* _Aim_
Render the material below as a Markdown table with the columns Row and Line. Cover only the lines from the one containing "Which appears farther" through the end of the material, numbering each line and skipping blank lines.

* _Material supplied_
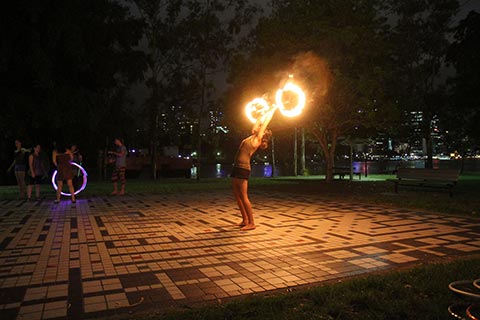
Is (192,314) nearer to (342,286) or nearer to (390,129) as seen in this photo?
(342,286)

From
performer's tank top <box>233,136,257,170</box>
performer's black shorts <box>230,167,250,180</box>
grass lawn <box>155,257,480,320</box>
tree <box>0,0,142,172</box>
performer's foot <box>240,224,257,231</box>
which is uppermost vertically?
tree <box>0,0,142,172</box>

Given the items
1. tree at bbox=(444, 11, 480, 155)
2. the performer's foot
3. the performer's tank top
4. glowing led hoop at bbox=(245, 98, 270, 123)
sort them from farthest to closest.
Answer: tree at bbox=(444, 11, 480, 155)
glowing led hoop at bbox=(245, 98, 270, 123)
the performer's tank top
the performer's foot

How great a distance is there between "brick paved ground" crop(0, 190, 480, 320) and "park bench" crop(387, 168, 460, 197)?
407cm

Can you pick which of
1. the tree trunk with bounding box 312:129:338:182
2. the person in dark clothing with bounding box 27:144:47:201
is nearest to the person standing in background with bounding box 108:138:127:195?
the person in dark clothing with bounding box 27:144:47:201

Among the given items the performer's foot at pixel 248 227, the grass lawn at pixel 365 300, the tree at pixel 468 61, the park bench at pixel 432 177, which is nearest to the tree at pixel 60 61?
the performer's foot at pixel 248 227

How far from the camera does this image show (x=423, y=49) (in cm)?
3097

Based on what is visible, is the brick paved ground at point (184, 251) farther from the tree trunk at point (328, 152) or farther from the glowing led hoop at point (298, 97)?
the tree trunk at point (328, 152)

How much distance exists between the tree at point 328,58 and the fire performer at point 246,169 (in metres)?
9.76

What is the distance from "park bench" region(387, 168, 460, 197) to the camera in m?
14.4

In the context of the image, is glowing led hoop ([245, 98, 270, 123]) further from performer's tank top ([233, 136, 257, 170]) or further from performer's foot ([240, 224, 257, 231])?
performer's foot ([240, 224, 257, 231])

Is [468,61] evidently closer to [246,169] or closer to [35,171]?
[246,169]

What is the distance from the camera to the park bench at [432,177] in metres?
14.4

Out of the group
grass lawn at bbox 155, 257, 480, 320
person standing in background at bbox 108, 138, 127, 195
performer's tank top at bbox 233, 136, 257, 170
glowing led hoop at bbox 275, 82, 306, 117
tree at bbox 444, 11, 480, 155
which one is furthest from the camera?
tree at bbox 444, 11, 480, 155

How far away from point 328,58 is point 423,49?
16226 mm
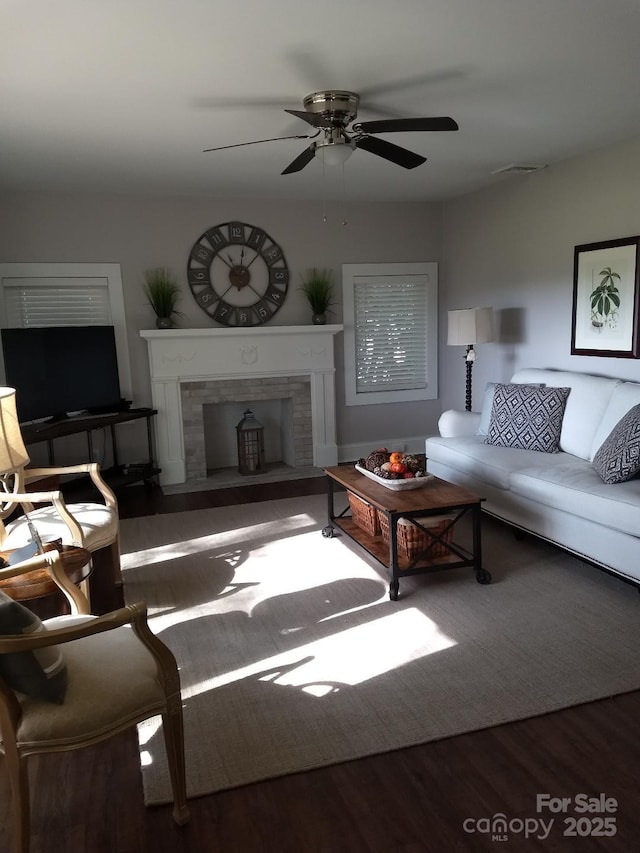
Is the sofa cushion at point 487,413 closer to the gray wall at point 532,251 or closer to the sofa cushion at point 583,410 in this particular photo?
the sofa cushion at point 583,410

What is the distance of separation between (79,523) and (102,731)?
1611 mm

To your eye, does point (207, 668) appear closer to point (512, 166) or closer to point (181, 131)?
point (181, 131)

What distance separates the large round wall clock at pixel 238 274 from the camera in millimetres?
5828

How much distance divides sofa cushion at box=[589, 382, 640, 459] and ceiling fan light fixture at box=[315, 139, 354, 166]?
7.49 ft

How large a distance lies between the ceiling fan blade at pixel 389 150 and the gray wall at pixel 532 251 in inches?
74.8

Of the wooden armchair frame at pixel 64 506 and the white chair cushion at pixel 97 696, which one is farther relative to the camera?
the wooden armchair frame at pixel 64 506

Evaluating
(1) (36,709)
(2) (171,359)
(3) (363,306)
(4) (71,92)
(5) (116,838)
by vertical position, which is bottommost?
(5) (116,838)

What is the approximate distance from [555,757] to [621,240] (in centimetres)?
356

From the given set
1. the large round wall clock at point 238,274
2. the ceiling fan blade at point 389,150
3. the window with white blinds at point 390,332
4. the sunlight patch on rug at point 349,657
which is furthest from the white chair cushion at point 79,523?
the window with white blinds at point 390,332

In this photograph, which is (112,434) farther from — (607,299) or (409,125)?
(607,299)

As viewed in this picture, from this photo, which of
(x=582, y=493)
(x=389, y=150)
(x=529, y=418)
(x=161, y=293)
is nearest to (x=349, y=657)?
(x=582, y=493)

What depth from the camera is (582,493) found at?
3453 mm

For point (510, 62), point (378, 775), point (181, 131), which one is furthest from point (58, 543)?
point (510, 62)

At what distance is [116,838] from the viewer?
1875 millimetres
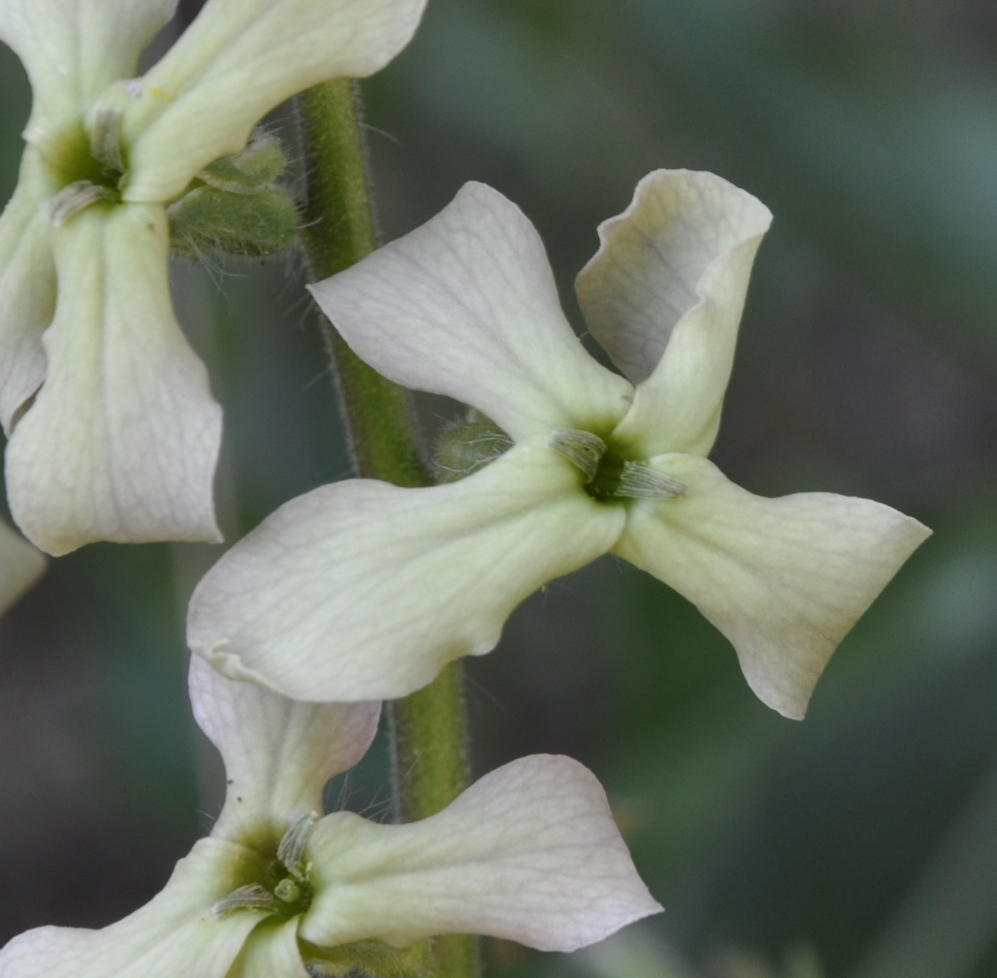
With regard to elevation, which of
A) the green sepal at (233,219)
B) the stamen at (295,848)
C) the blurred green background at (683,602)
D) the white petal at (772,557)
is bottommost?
the blurred green background at (683,602)

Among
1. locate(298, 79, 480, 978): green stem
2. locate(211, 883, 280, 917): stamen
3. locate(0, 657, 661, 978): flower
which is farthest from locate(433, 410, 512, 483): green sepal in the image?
locate(211, 883, 280, 917): stamen

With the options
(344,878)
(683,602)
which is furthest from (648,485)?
(683,602)

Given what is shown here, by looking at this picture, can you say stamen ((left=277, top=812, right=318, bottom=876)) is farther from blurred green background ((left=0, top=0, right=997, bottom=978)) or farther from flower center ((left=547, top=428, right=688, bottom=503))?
blurred green background ((left=0, top=0, right=997, bottom=978))

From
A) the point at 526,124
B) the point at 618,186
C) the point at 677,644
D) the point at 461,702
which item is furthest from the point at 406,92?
the point at 461,702

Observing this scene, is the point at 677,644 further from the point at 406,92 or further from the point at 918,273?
the point at 406,92

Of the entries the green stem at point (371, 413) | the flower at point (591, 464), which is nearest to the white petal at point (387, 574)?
the flower at point (591, 464)

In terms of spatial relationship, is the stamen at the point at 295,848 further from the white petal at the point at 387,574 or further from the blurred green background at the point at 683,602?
the blurred green background at the point at 683,602

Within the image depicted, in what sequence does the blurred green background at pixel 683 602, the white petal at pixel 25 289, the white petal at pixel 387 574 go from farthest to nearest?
the blurred green background at pixel 683 602
the white petal at pixel 25 289
the white petal at pixel 387 574
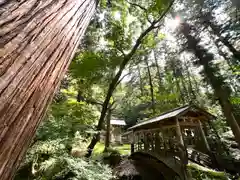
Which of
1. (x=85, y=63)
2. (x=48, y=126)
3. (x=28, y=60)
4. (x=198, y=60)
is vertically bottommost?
(x=28, y=60)

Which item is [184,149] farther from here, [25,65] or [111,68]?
[25,65]

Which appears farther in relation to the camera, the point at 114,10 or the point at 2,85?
the point at 114,10

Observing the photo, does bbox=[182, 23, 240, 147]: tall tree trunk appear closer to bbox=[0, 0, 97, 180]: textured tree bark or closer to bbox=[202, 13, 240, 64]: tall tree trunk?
bbox=[202, 13, 240, 64]: tall tree trunk

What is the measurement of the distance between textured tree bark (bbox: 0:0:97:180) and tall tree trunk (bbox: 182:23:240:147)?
1257cm

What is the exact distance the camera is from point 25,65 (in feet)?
2.33

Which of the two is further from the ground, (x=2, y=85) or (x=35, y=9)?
(x=35, y=9)

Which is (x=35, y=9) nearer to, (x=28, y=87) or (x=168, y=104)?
(x=28, y=87)

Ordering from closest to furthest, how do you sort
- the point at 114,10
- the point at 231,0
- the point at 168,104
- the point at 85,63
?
the point at 85,63 → the point at 114,10 → the point at 231,0 → the point at 168,104

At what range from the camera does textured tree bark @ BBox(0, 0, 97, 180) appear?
605mm

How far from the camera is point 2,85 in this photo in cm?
58

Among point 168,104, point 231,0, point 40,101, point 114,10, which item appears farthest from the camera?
point 168,104

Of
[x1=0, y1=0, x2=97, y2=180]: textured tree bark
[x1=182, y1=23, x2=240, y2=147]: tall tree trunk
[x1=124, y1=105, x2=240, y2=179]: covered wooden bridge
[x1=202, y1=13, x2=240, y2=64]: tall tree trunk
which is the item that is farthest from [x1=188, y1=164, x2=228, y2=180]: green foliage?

* _Task output_
| Row | Line |
|---|---|
| 1 | Which appears farther in relation to the camera, the point at 114,10 or the point at 2,85? |
| 2 | the point at 114,10 |
| 3 | Observing the photo, does bbox=[182, 23, 240, 147]: tall tree trunk appear closer to bbox=[0, 0, 97, 180]: textured tree bark or closer to bbox=[202, 13, 240, 64]: tall tree trunk? |
| 4 | bbox=[202, 13, 240, 64]: tall tree trunk |
| 5 | What is the measurement of the distance between textured tree bark (bbox: 0:0:97:180) and tall tree trunk (bbox: 182:23:240:147)? |
| 6 | 1257cm |
| 7 | What is the exact distance the camera is from point 25,65 (in feet)? |
| 8 | 2.33 |
| 9 | Which of the two is further from the ground, (x=2, y=85) or (x=35, y=9)? |
| 10 | (x=35, y=9) |
| 11 | Which is (x=35, y=9) nearer to, (x=28, y=87) or (x=168, y=104)? |
| 12 | (x=28, y=87) |
| 13 | Ordering from closest to furthest, how do you sort |
| 14 | - the point at 114,10 |
| 15 | - the point at 231,0 |
| 16 | - the point at 168,104 |
| 17 | - the point at 85,63 |
| 18 | ? |
| 19 | the point at 85,63 → the point at 114,10 → the point at 231,0 → the point at 168,104 |
| 20 | At what range from the camera does textured tree bark @ BBox(0, 0, 97, 180) appear? |
| 21 | 605mm |
| 22 | How far from the camera is point 2,85 in this photo in cm? |
| 23 | 58 |
| 24 | Among point 168,104, point 231,0, point 40,101, point 114,10, which item appears farthest from the camera? |
| 25 | point 168,104 |
| 26 | Of |
| 27 | [x1=0, y1=0, x2=97, y2=180]: textured tree bark |
| 28 | [x1=182, y1=23, x2=240, y2=147]: tall tree trunk |
| 29 | [x1=124, y1=105, x2=240, y2=179]: covered wooden bridge |
| 30 | [x1=202, y1=13, x2=240, y2=64]: tall tree trunk |
| 31 | which is the item that is farthest from [x1=188, y1=164, x2=228, y2=180]: green foliage? |